Pakistan needs to construct mega size dams and power plants for which funds can be mobilized by issuing dollar denominated Sukuk in the international markets. As regards improving supply, sponsors should be allowed to establish electricity distribution companies. A test case under consider is Fatima Energy that will distribute electrify to bulk consumers, using NTDC network to begin with. This concept has been after successful operation of trains by the private sector using track and other facilities of Pakistan Railways.

For achieving higher GDP growth rate the key areas needs immediate attention are: 1) resolution of circular debt and 2) ensuring uninterrupted availability of electricity and gas at affordable cost by listing of new companies enjoying credible track record and mobilization of funds through bourses.

The incumbent government must come out of increasing revenue phobia and offer incentives for the creation of new productive facilities.

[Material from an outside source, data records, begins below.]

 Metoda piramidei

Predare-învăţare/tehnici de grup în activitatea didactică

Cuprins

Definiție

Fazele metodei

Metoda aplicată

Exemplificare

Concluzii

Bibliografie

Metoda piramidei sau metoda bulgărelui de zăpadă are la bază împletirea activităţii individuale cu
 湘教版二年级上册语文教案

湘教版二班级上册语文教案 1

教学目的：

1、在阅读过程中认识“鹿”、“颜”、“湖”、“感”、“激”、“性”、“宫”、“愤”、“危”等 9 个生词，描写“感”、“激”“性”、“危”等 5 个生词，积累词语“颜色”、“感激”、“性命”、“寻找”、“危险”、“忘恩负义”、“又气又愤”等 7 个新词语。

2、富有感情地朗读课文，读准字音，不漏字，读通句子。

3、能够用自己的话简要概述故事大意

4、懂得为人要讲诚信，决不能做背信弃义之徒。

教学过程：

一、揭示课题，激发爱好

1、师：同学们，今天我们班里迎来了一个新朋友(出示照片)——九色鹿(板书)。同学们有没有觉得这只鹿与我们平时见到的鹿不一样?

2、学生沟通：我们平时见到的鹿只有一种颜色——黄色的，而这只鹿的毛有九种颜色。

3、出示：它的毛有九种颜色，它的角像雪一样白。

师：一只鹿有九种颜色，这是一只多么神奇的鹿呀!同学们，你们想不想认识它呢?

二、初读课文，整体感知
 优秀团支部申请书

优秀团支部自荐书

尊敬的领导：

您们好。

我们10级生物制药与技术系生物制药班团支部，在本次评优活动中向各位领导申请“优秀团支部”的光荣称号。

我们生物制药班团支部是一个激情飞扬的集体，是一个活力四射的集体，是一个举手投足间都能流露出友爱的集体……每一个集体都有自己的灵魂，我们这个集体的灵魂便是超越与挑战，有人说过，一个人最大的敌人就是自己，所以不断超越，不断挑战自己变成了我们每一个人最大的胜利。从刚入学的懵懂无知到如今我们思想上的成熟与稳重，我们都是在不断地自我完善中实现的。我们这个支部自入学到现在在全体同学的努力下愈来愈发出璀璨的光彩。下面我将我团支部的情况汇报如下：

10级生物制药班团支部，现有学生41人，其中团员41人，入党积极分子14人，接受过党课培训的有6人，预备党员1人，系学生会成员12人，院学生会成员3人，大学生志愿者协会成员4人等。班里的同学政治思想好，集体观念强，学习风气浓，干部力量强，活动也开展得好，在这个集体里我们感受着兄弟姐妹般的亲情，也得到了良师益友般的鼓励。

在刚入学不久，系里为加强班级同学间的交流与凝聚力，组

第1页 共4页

This kind of out of box thinking on one hand will improve new productive facilities and on the other hand improve purchasing power of masses. Enhanced demand for consumer goods and consumer durables will automatically increase GST collection.

Last but not the least often governments in Pakistan suffer from ‘confidence deficit’ which shy away the local investors. Policy planners must realize that as long as local investors remain shy, foreign investors will not be keen in investing in Pakistan.